Version: Next

Clickhouse

Clickhouse source connector

Support Those Engines

Spark
Flink
SeaTunnel Zeta

Key Features

supports query SQL and can achieve projection effect.

Description

Used to read data from Clickhouse.

Supported DataSource Info

In order to use the Clickhouse connector, the following dependencies are required. They can be downloaded via install-plugin.sh or from the Maven central repository.

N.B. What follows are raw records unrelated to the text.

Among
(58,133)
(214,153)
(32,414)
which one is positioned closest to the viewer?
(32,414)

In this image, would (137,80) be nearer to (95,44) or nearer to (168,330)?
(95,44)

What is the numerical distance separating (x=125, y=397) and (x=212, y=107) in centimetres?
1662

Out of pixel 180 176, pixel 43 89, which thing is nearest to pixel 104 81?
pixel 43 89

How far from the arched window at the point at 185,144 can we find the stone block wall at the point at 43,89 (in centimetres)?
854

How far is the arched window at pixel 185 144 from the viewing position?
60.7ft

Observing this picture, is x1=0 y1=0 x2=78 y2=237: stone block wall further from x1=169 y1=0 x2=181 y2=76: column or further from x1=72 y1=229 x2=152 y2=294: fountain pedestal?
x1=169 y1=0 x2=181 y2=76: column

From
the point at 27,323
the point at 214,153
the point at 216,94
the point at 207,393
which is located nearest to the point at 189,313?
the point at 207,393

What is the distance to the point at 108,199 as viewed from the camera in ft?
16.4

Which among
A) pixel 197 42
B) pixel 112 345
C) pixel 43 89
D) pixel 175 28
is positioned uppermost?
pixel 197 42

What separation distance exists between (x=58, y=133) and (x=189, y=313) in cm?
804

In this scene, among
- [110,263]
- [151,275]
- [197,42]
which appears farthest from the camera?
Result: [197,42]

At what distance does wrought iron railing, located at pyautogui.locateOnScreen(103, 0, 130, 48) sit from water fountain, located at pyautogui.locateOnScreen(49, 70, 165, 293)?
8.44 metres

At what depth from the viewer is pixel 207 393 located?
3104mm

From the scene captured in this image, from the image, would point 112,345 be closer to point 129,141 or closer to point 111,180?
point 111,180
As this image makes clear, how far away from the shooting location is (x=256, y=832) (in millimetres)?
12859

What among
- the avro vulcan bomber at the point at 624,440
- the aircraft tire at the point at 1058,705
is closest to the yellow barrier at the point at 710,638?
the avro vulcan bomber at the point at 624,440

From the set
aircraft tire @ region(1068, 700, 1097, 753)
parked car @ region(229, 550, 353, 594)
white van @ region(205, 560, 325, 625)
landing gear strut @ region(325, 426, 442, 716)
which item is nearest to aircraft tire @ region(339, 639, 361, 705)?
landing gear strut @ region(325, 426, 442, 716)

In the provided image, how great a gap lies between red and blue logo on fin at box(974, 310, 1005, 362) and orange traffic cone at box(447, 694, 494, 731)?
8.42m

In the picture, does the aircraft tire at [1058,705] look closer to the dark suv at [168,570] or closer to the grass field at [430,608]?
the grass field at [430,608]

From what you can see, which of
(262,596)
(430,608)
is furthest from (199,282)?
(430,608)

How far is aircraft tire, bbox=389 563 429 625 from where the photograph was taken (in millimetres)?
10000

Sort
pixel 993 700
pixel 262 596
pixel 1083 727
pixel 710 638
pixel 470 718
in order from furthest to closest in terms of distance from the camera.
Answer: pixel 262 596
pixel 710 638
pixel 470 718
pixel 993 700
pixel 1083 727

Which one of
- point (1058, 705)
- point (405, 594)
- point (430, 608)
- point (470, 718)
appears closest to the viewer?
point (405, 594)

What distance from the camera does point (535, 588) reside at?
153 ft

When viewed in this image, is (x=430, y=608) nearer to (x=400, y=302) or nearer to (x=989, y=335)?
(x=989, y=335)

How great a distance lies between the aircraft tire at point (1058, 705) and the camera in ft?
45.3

Datasource	Supported Versions	Dependency
Clickhouse	universal	Download

Data Type Mapping

Clickhouse Data Type	SeaTunnel Data Type
String / Int128 / UInt128 / Int256 / UInt256 / Point / Ring / Polygon MultiPolygon	STRING
Int8 / UInt8 / Int16 / UInt16 / Int32	INT
UInt64 / Int64 / IntervalYear / IntervalQuarter / IntervalMonth / IntervalWeek / IntervalDay / IntervalHour / IntervalMinute / IntervalSecond	BIGINT
Float64	DOUBLE
Decimal	DECIMAL
Float32	FLOAT
Date	DATE
DateTime	TIME
Array	ARRAY
Map	MAP

Source Options

Name	Type	Required	Default	Description
host	String	Yes	-	`ClickHouse` cluster address, the format is `host:port` , allowing multiple `hosts` to be specified. Such as `"host1:8123,host2:8123"` .
username	String	Yes	-	`ClickHouse` user username.
password	String	Yes	-	`ClickHouse` user password.
table_list	Array	NO	-	The list of tables to be read.
clickhouse.config	Map	No	-	In addition to the above mandatory parameters that must be specified by `clickhouse-jdbc` , users can also specify multiple optional parameters, which cover all the parameters provided by `clickhouse-jdbc`.
server_time_zone	String	No	ZoneId.systemDefault()	The session time zone in database server. If not set, then ZoneId.systemDefault() is used to determine the server time zone.
common-options		No	-	Source plugin common parameters, please refer to Source Common Options for details.

Table list configuration:

Name	Type	Required	Default	Description
table_path	String	NO	-	The path to the full path of table, example: `default.table`
sql	String	NO	-	The query sql used to search data though Clickhouse server.
filter_query	String	NO	-	Data filtering in Clickhouse. the format is "field = value", example : filter_query = "id > 2 and type = 1"
partition_list	Array	NO	-	Table partition list to filter the specified partition. If it is a partitioned table, this field can be configured to filter the data of the specified partition. example: partition_list = ["20250615", "20250616"]
batch_size	int	NO	1024	The maximum rows of data that can be obtained by reading from Clickhouse once.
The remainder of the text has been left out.